Solar Cell Surface Defect Inspection Based on Multispectral Convolutional Neural Network
Haiyong Chen, Yue Pang, Qidi Hu, Kun Liu

TL;DR
This paper introduces a multi-spectral deep convolutional neural network for solar cell surface defect detection, significantly improving accuracy and efficiency over traditional human-based inspection methods.
Contribution
The paper develops a multi-spectral CNN model tailored for solar cell defect detection, optimizing model structure and spectral feature analysis for enhanced discrimination.
Findings
Detection accuracy reaches 94.30%.
Multi-spectral approach improves defect recognition.
Model demonstrates higher adaptability and efficiency.
Abstract
Similar and indeterminate defect detection of solar cell surface with heterogeneous texture and complex background is a challenge of solar cell manufacturing.

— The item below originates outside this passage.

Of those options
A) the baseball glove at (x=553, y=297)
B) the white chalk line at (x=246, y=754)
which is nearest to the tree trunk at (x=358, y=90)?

The traditional manufacturing process relies on human eye detection which requires a large number of workers without a stable and good detection effect. In order to solve the problem, a visual defect detection method based on multi-spectral deep convolutional neural network (CNN) is designed in this paper. Firstly, a selected CNN model is established. By adjusting the depth and width of the model, the influence of model depth and kernel size on the recognition result is evaluated. The optimal CNN model structure is selected. Secondly, the light spectrum features of solar cell color image are analyzed. It is found that a variety of defects exhibited different distinguishable characteristics in different spectral bands. Thus, a…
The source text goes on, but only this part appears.